# Task requirements:
Rescale the entries in the stretch from the line containing "How far from the camera" through the line containing "21.9 meters". Write out every line of that stretch again, requests included. Multiply each distance in the answers by 2.45 and round it to the same number of decimals it had, with halves rounded up.

************

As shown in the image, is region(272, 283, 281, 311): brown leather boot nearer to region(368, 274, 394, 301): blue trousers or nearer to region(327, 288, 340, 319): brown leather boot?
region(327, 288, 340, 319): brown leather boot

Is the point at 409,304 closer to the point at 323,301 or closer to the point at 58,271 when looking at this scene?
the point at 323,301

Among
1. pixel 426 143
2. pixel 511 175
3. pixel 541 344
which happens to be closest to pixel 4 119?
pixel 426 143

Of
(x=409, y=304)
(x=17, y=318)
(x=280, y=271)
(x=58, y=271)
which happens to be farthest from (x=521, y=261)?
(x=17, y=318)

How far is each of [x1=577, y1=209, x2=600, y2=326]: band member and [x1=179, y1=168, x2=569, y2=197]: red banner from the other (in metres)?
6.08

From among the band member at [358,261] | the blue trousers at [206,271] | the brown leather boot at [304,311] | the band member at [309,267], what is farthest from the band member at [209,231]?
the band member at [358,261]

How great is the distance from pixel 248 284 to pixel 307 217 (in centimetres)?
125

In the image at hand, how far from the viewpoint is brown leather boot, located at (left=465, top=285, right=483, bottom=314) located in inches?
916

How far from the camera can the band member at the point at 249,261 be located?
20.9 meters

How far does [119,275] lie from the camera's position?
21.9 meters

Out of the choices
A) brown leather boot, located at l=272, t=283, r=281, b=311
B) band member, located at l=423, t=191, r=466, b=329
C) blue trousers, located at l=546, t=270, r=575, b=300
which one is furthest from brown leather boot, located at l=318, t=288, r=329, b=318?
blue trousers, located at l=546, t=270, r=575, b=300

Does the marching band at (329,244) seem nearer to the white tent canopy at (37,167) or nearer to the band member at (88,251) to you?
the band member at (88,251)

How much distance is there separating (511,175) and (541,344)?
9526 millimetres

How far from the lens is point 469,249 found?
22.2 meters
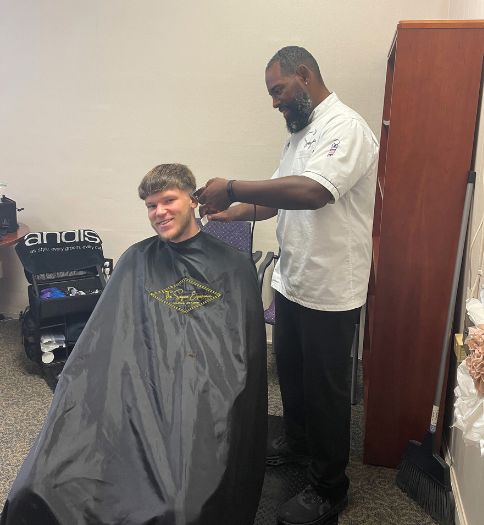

************

# Task response:
How far from the camera can the band member at the point at 249,261 be located?
51.2 meters

How far does [119,275] lie from the camera's position?
53.7 meters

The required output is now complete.